16 July 2024, 06:06
By Furniture News Oct 09, 2020

NBF warns of price rises and delivery disruption

The bed industry is warning of disruptions to deliveries this side of Christmas and unavoidable price rises as manufacturers face increasing difficulties getting hold of supplies of raw materials, reports the National Bed Federation (NBF). Spring units, foam and timber are among the components particularly affected.

The message, from the NBF to bed retailers, follows Wednesday's warning from the BFM (see related), which said stores should brace themselves for price increases as its own members reported raw material shortages, with both foam and particleboard now being sold on an allocation basis.

NBF executive director Jessica Alexander says: “The supply chain is under unprecedented pressure as demand outstrips the ability for factories to make products fast enough. Price rises and rationing are both becoming increasingly widespread and impacting large and small companies, high-end and budget sectors alike.”

As one manufacturer says: “We’re really doing our best to get the products out there but it’s out of our control. It’s not just in the UK either – this is a global problem at the moment. Spun bond – the fabric used for making pocket springs – is a case in point. Suppliers are getting more money from customers making PPE. So, if you want it for spring making, you have to pay more.”

The shortages are all the more frustrating given a level of trade which has taken many manufacturers by surprise. A senior executive at another NBF company told the federation: “Following the Covid-19 lockdown, there was an industry-wide upturn in demand, with many of our customers reporting record sales for the summer months.

“We’re now expecting that turnover will be in line with last year, despite losing more than two months' production. Although we hold large stocks of many materials, it was clear that many suppliers were struggling to meet demand and almost a perfect storm was created, with double-digit price increases, weak sterling and material shortages resulting in very challenging market conditions.

“Steel, timber, foams and ‘widgets’ are all included, and it can be the small widgets that can cause disruption, and even stop production, if they are critical components. If anything, this has worsened in recent weeks, and we are aware of manufacturers using all means possible to minimise shortages – including product redesign and substitute materials – but this isn’t something you can switch on overnight.

“There’s no doubt that prices will increase substantially as demand outstrips supply and retail buyers will need to be aware that zero inflation on furniture and beds is likely to be a thing of the past for the foreseeable future.

“On a positive note, we have to remember that, at a time when many UK businesses are struggling to stay afloat and making staff redundant, we are taking on more staff to meet demand and continue to invest and expand our operation.”

Another manufacturer comments: “We came back from shutdown with reduced capacity, thinking there might be a spike in demand which would then quickly tail off. But that simply hasn’t happened – in fact, we’ve been swamped with demand.”

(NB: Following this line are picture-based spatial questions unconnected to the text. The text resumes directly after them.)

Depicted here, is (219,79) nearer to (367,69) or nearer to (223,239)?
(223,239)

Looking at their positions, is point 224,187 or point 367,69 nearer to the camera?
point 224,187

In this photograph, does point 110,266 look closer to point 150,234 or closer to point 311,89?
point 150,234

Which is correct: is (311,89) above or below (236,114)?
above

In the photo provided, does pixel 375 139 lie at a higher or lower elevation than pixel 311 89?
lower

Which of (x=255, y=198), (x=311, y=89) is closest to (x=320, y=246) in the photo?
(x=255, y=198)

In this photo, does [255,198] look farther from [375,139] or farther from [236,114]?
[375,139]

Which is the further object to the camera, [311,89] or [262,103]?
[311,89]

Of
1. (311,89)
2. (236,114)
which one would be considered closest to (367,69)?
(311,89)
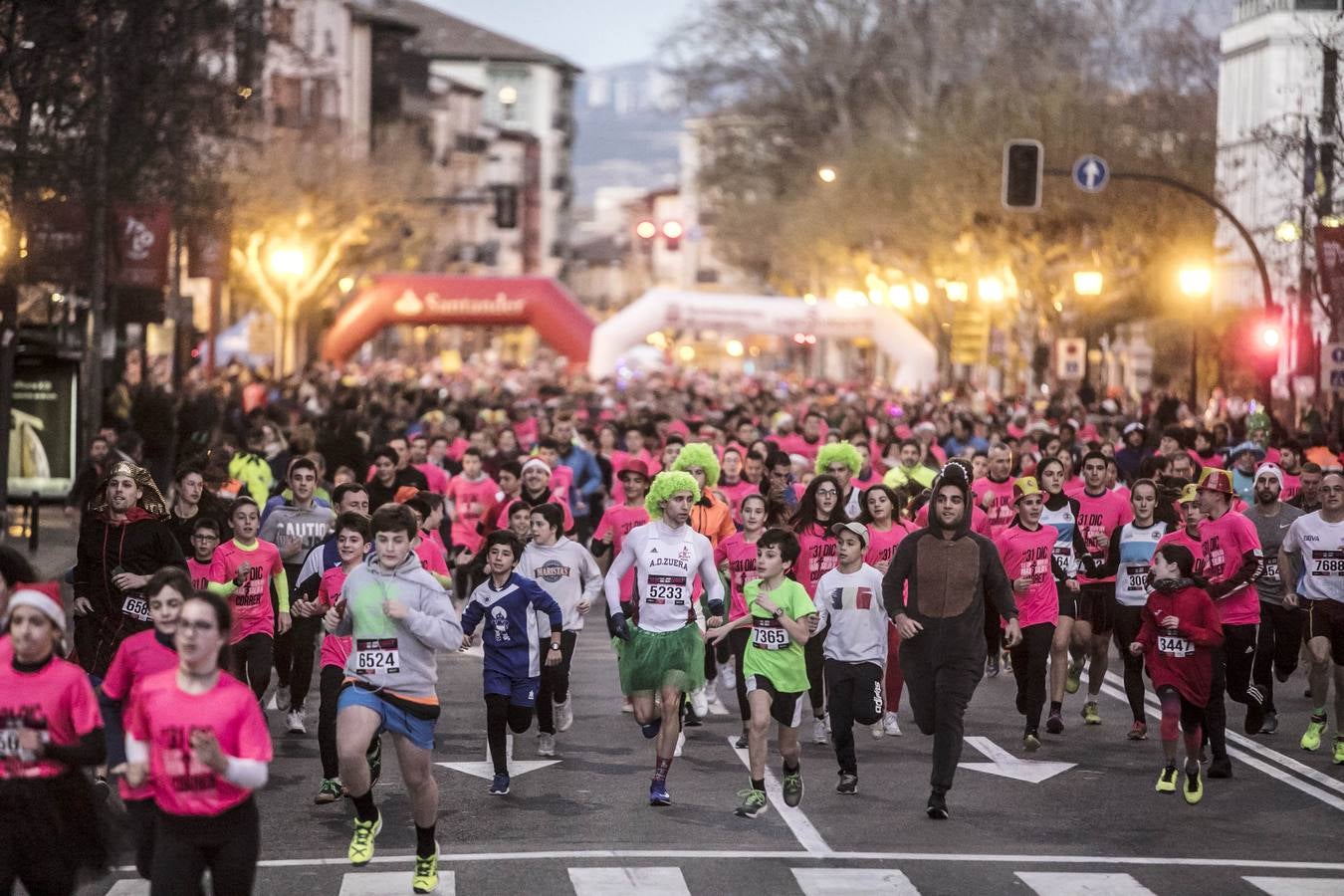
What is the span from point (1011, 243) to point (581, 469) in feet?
120

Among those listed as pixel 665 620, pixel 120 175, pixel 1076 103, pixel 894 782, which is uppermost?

The shortages and increased costs are also causing manufacturers to signal higher-than-usual price rises on the horizon. Some have already increased them and many are warning they may have to go up again soon. “We haven’t put our prices up yet,” says one, “but we will have to do so soon. And instead of the usual +2.5-3% it’s more likely to be +5,6 or even 7%.”

The sales manager for one volume brand adds: “We have had to issue a +5% increase on all products starting from November 1st because of significant increases/shortages across all raw materials – and also the ongoing effect of making the labour element of manufacturing Covid-19 safe.

“We are aware that this is significantly less of an increase than other members, however we cannot rule out further increases in the New Year should the situation continue. It has all meant managing the expectations of customers for pre-Christmas deliveries.”